== Text shown ==

SPRINGFIELD, Ill. (NEXSTAR) — Governor J.B. Pritzker and the Department of Healthcare and Family Services laid out new rules for a program that provides healthcare to non citizens.
Illinois was one of the first states to offer Medicaid-like services to undocumented people living in the state. Initially, the services were only available for people 65 years old and up. The state expanded it to people 42-years-old and up.
That version of the program was expected to come in way over budget. Projections from DHFS showed the program could cost the state over one billion dollars. The new state budget only allocates around half of that money to the program.
Pritzker (D-Illinois) pitched new rules, including an enrollment cap for people 65 and up, and a freeze on new enrollees in the younger age group. The changes would not effect people already enrolled in the program.
That didn’t stop advocates from panning the new guidelines.
“We were appalled by these announcements,” Tovia Siegel, Director of the Healthy Illinois Campaign said. “They come immediately after the legislative session without stakeholder engagement and conversation. And more importantly, they come at the expense of 1000s of low income immigrants in the state of Illinois who are going to be vulnerable, who will not be able to access life saving health care, because of its decision of the Pritzker administration.”

===
== Raw data ==

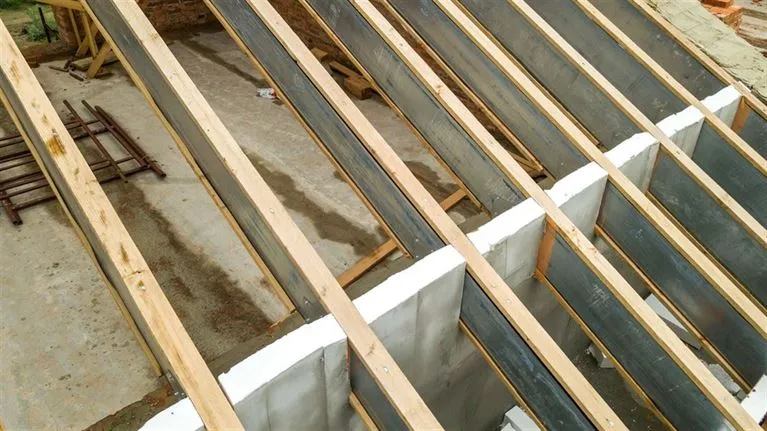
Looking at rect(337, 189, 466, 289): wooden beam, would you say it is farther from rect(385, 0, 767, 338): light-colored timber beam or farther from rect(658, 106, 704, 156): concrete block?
rect(658, 106, 704, 156): concrete block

===

- **Work instructions**:
1 > Summarize the article on Illinois's immigrant health program in two sentences.
2 > Output everything in the article on Illinois's immigrant health program from "Pritzker (D-Illinois) pitched" down to "the new guidelines.".
3 > Go on with the article on Illinois's immigrant health program from the point where it stops.
The data above is separate material and unrelated to the article on Illinois's immigrant health program.

- **Outputs by task**:
1 > Illinois offers Medicaid-like services to undocumented people 42 and older, but the program's projected cost of over one billion dollars is about twice what the new state budget allocates. Governor Pritzker proposed an enrollment cap for people 65 and up and a freeze on new enrollees in the younger group, and advocates such as Tovia Siegel of the Healthy Illinois Campaign condemned the changes.

2 >
Pritzker (D-Illinois) pitched new rules, including an enrollment cap for people 65 and up, and a freeze on new enrollees in the younger age group. The changes would not effect people already enrolled in the program.
That didn’t stop advocates from panning the new guidelines.

3 >
Pritzker also implemented co=pays of various amounts depending on the care provided. Under the DHFS proposals, a inpatient hospitalization would result in a $250 co-pay, and a emergency room visit would result in a $100 co-pay.
All of this is meant to drastically lower the cost of the program to the appropriation in the upcoming budget.
“The Senate and the House, have agreed to give us the tools to manage the program properly, so that it doesn’t reach a proportion that you named,” Pritzker said at a May press conference about the budget deal.”Instead, allows us to provide health care for the people who are on the program now, and make sure that we’re continuing the program going forward, but in a budget friendly way, so that everybody gets the health care that they need.”